** INFORMATION SUPPLIED follows **
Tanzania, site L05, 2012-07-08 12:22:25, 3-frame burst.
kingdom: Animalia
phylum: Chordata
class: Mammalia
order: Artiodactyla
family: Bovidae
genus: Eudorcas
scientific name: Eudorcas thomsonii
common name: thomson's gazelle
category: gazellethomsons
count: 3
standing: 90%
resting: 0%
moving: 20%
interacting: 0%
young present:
** End of INFORMATION SUPPLIED **
*EXERCISE REQUIREMENTS*:
Reproduce, exactly and with nothing added, the lines from the one that includes "kingdom: Animalia" through the last line of the material.

*RESULT OF THE EXERCISE*:
kingdom: Animalia
phylum: Chordata
class: Mammalia
order: Artiodactyla
family: Bovidae
genus: Eudorcas
scientific name: Eudorcas thomsonii
common name: thomson's gazelle
category: gazellethomsons
count: 3
standing: 90%
resting: 0%
moving: 20%
interacting: 0%
young present:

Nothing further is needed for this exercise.